**PROVIDED PASSAGE:**
━━━━━━━━━━━━━━━━━━━━━━━━━━━━━━
Received 31 July 2017; Revised 7 March 2018; Accepted 4 April 2018; Published 3 May 2018

Academic Editor: Eman Al-Sayed

Copyright © 2018 Zhonggui Li et al. This is an open access article distributed under the Creative Commons Attribution License, which permits unrestricted use, distribution, and reproduction in any medium, provided the original work is properly cited.

Abstract

Xiao-Er-An-Shen Decoction (XEASD), a Chinese herbal formula, has been used in clinic for treating insomnia and mental excitement in children and adolescents. However, less of scientific data supports its effectiveness in clinic. Here, we aim to study the role of XEASD in regulating neuron differentiation and antioxidant activity. An HPLC-MS was used to chemically standardize herbal extract of XEASD. The standardized herbal extracts of XEASD (0.3–3.0 mg/mL) were applied onto cultured PC12 cells for 48 hours. The treatment with XEASD extract induced neurite outgrowth of PC12 cells in a dose-dependent manner, having the highest response by ~50% of differentiated cells. Application of XEASD extract dose dependently stimulated expressions of NF68, NF160, and NF200 in cultured PC12 cells. Furthermore, XEASD activated the phosphorylation of cAMP responsive element binding protein on PC12 cells, the effect of which was blocked by H89, a protein kinase A inhibitor. Moreover, XEASD showed free radical scavenging activity and stimulated the transcriptional activity of ARE. These results supported the neurobeneficial effects of XEASD in the induction of neurite outgrowth and protection against oxidative stress and could be useful for neurological diseases, in which neurotrophin deficiency and oxidation insult are involved.
━━━━━━━━━━━━━━━━━━━━━━━━━━━━━━
**AIM OF THE EXERCISE:**
Return everything in the passage on XEASD from "Academic Editor: Eman" down to "is properly cited.", copied word for word.

**RECORD SET:**
━━━━━━━━━━━━━━━━━━━━━━━━━━━━━━
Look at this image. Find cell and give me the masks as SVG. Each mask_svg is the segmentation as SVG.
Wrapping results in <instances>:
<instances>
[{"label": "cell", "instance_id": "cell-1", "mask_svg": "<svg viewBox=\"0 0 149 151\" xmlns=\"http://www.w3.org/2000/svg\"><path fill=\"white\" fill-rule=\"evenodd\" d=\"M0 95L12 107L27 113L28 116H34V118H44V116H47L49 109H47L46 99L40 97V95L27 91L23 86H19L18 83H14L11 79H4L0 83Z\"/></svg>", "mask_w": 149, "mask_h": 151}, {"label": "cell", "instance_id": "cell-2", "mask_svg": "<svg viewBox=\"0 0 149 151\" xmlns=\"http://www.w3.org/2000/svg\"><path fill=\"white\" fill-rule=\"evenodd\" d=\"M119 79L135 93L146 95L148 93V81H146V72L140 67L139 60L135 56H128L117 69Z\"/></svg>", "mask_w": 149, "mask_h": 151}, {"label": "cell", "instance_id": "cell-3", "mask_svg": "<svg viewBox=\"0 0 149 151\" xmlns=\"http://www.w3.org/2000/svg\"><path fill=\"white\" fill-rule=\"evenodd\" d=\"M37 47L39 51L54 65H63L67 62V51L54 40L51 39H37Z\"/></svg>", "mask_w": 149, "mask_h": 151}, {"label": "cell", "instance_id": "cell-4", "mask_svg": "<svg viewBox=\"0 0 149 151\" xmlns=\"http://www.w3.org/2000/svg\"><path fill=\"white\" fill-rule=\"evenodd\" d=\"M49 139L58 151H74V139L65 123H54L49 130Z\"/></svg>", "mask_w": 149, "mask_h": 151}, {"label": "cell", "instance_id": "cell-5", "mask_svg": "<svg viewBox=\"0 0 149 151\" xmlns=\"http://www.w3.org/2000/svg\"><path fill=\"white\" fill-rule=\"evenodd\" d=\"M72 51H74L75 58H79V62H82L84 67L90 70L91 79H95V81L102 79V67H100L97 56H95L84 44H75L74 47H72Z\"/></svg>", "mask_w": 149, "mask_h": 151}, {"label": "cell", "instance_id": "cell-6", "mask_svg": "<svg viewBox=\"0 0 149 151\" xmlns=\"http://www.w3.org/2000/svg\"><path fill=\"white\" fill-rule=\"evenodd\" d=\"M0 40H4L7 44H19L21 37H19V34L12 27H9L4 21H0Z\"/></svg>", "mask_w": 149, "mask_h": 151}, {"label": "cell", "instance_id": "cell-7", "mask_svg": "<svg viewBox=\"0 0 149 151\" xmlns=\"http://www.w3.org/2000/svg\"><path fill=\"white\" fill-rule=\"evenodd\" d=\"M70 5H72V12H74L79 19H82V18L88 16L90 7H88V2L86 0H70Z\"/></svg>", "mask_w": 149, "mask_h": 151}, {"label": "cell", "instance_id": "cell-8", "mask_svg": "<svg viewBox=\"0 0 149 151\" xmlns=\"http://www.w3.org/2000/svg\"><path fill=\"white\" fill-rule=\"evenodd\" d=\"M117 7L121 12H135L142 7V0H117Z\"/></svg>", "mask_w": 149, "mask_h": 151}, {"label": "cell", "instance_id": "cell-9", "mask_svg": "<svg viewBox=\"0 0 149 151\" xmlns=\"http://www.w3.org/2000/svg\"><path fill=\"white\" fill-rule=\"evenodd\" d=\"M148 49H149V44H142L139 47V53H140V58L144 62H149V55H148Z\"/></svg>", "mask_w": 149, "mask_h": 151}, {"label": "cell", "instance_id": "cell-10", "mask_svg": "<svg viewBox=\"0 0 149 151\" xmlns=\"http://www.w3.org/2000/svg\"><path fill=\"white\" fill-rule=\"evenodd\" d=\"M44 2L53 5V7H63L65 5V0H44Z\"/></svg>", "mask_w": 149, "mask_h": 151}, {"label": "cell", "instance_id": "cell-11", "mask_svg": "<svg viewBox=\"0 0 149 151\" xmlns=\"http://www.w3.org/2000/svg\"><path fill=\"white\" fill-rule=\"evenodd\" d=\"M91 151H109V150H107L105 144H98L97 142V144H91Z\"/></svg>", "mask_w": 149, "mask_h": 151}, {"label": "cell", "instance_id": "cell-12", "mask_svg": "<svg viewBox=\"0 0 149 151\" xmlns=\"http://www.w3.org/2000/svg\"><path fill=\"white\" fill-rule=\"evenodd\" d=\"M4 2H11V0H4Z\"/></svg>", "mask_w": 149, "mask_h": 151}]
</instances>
━━━━━━━━━━━━━━━━━━━━━━━━━━━━━━
**SOLUTION FOR THIS TASK:**
Academic Editor: Eman Al-Sayed

Copyright © 2018 Zhonggui Li et al. This is an open access article distributed under the Creative Commons Attribution License, which permits unrestricted use, distribution, and reproduction in any medium, provided the original work is properly cited.